A, Heads of flies lacking RDGC-S (rdgC^ΔS), RDGC-S and RDGC-M (rdgC^ΔSM), and RDGC-L (rdgC^ΔL) as well as from control flies were subjected to Western blot analyses using an α-RDGC antibody. B, In order to confirm the epitope of the monoclonal 4C5 α-RH1 antibody, wild type, rh1^{CT S>A}, rh1^Δ356, and ninaE¹⁷ fly heads were subjected to Western blot analyses. The rh1^{CT S>A} fly expresses RH1 in which the putative C-terminal phosphorylation sites were exchanged by Ala and the rh1^Δ356 fly expresses a C-terminally truncated RH1. Western blots were probed with the 4C5 α-RH1 antibody (upper panel) and a polyclonal α-RH1 antibody (lower panel). C, Dark-reared flies of the indicated genotypes were illuminated for 1 h (white bars) or kept in the dark (black bar) and head extracts were incubated with (+) or without (-) ʎ-phosphatase (ʎ-PP). Head extracts were then subjected to Western blot analyses using monoclonal (4C5) and polyclonal α-RH1 antibodies as well as an α-RDGC antibody. D, Dark-reared flies of the indicated genotypes were illuminated for 1 h (white bars) or kept in the dark (black bars) and head extracts were subjected to Western blot analyses using monoclonal (4C5) and polyclonal α-RH1 antibodies as well as an α-RDGC antibody.
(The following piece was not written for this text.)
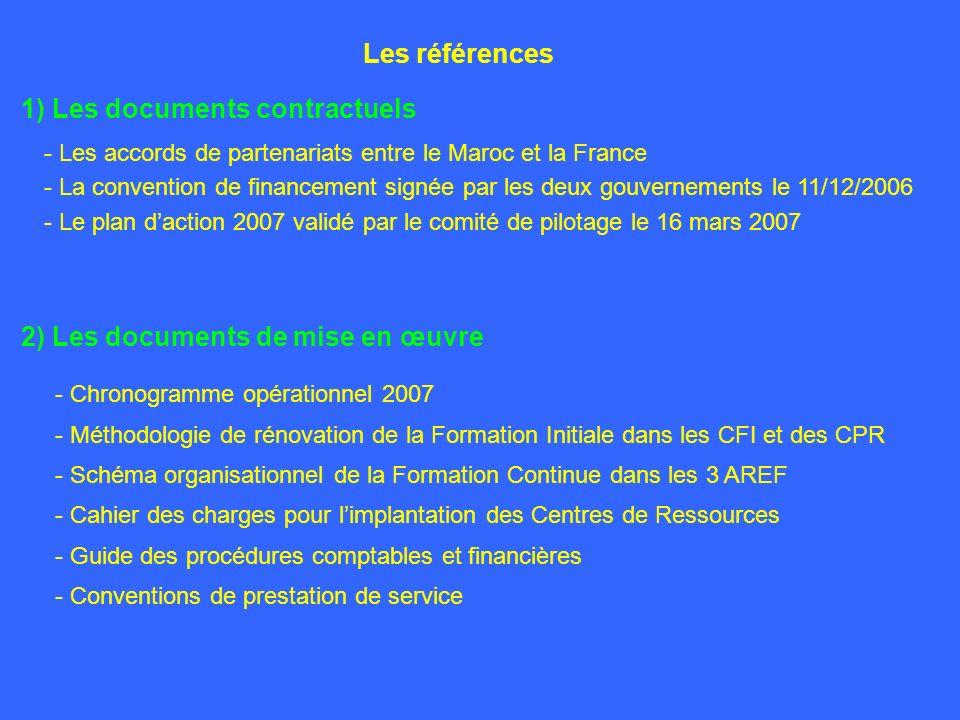 - Les accords de partenariats entre le Maroc et la France - La convention de financement signée par les deux gouvernements le 11/12/2006 - Le plan daction 2007 validé par le comité de pilotage le 16 mars 2007 2) Les documents de mise en œuvre - Chronogramme opérationnel 2007 - Méthodologie de rénovation de la Formation Initiale dans les CFI et des CPR - Schéma organisationnel de la Formation Continue dans les 3 AREF - Cahier des charges pour limplantation des Centres de Ressources - Guide des procédures comptables et financières - Conventions de prestation de service 1) Les documents contractuels Les références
E, rdgC^ΔS, rdgC^ΔSM, rdgC^ΔL, and control flies were reared in the dark and illuminated for one hour before fly heads were subjected to Western blot analysis. A representative blot (E) and the quantification of signals obtained with the 4C5 antibody (F) are shown. The normalized integrated 4C5 signal intensity was calculated by dividing the integrated pixel intensities of the bands obtained with the 4C5 antibody by those of corresponding bands obtained with the polyclonal α-RH1 antibody. Error bars in (F) show SD. The significance was calculated using ANOVA with Dunnett’s multiple comparison test. n.s., not significant; n.d., not detected; ** p ≤ 0.01. G, Eyes of the indicated flies were subjected to Western blot analyses using α-RDGC and α-tubulin antibodies. H, Signals from RDGC-S and -M protein variants or the RDGC-L protein isoforms were quantified and normalized by tubulin signals. N = 6–9, error bars show SEM.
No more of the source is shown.